§ **Text extract**

▼

Tribute from Christy Daignault, BRIDGE Vice Chair and Development Co-Chair
"Prior to this event I was not familiar with Berkshire Business and Professional Women and looked it up to better acquaint myself. BBPW has been honoring a local woman with the Woman of Achievement award since 1965 which is Based on considerable career accomplishments and outstanding commitment to the community. Their MISSION : is To promote full participation, equity, and economic self-sufficiency for America's working women.
Three major issues that Berkshire Business and Professional Women have identified and commit to working on:
One of the founders of this organization is Dr. Lena Madesin Phillips who said “you are now pioneers in the dream of peace and social justice, of international understanding and goodwill. This dream will come to pass. It matters little whether you or I live to see the day. It is only important that each of us struggle without pause towards that day.
I know many women of color in this area that I see stand for these same principals, that I see fight and advocate all in different ways, bringing different and much needed strengths to the table. So I just want to again bring attention to the fact that in 54 years of this award being given out Gwendolyn is the first women of color to receive it and she very much deserves it! She is a driving force that is moving forward in countless ways to promote a more inclusive, and safe environment helping to shift the narrative and center the voices of those often left out of the equation. I realize I only see a tiny portion of the work that Gwendolyn does day in and day out forging new paths. I want to leave us today with a quote by Carol Snow who is of Seneca heritage.
“There are those of us who insist on finding our own paths. We use those things that speak to us to mark our trails: the stars; the winds; the sound of a beloved voice; the calling of our hearts. We become the ones who lay down signs for guidance by the tracks we leave. Those of us who go before all others are the pathfinders, and sometimes the path makers. There must always be a first step taken.
Thank you to all women who are the ones to take the first step. Thank you Gwendolynn for helping to forge new paths, congratulations!"

▲

Answer these questions about the tribute above:
(a) Since what year has BBPW given the Woman of Achievement award?
(b) Who does the tribute name as one of the organization's founders?
(c) Whose quote closes the tribute, and what heritage does it give for that person?

§ **Entries shown**
▼

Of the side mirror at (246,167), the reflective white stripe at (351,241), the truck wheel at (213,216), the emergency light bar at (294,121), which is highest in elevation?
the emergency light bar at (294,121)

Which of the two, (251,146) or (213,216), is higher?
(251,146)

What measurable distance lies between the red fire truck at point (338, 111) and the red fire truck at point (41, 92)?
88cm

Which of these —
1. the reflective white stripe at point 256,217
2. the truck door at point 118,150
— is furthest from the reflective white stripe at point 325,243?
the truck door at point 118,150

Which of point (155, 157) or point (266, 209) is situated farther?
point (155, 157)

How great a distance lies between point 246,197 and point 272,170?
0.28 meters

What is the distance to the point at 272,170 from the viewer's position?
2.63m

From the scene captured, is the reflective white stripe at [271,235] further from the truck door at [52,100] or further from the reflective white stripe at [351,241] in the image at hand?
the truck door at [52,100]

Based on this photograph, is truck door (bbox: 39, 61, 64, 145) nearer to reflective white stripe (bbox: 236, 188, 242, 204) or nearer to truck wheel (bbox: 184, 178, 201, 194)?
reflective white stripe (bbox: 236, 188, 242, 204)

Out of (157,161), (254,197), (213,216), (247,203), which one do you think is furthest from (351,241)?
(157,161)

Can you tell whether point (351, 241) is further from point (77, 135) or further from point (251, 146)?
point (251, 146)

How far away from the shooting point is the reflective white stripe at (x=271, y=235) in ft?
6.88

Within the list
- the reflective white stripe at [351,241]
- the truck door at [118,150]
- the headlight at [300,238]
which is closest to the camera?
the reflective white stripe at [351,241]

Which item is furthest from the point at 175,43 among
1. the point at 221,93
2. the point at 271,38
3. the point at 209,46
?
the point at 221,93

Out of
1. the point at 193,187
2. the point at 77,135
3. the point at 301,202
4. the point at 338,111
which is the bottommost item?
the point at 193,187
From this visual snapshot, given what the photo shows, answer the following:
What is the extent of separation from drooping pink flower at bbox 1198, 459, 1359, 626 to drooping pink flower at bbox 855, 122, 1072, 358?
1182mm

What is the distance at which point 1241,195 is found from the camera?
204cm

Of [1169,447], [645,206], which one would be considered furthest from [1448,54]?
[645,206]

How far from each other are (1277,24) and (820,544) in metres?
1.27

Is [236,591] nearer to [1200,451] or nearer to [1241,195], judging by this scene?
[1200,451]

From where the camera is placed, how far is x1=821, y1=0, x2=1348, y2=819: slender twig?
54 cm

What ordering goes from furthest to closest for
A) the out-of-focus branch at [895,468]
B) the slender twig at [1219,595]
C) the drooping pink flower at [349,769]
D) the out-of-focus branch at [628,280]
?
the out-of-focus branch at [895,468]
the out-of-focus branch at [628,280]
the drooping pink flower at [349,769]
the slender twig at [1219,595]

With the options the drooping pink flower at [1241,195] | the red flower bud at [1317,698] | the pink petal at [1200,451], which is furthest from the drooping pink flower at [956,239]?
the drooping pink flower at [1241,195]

▲

§ **Written solution**
(a) 1965
(b) Dr. Lena Madesin Phillips
(c) Carol Snow, who is of Seneca heritage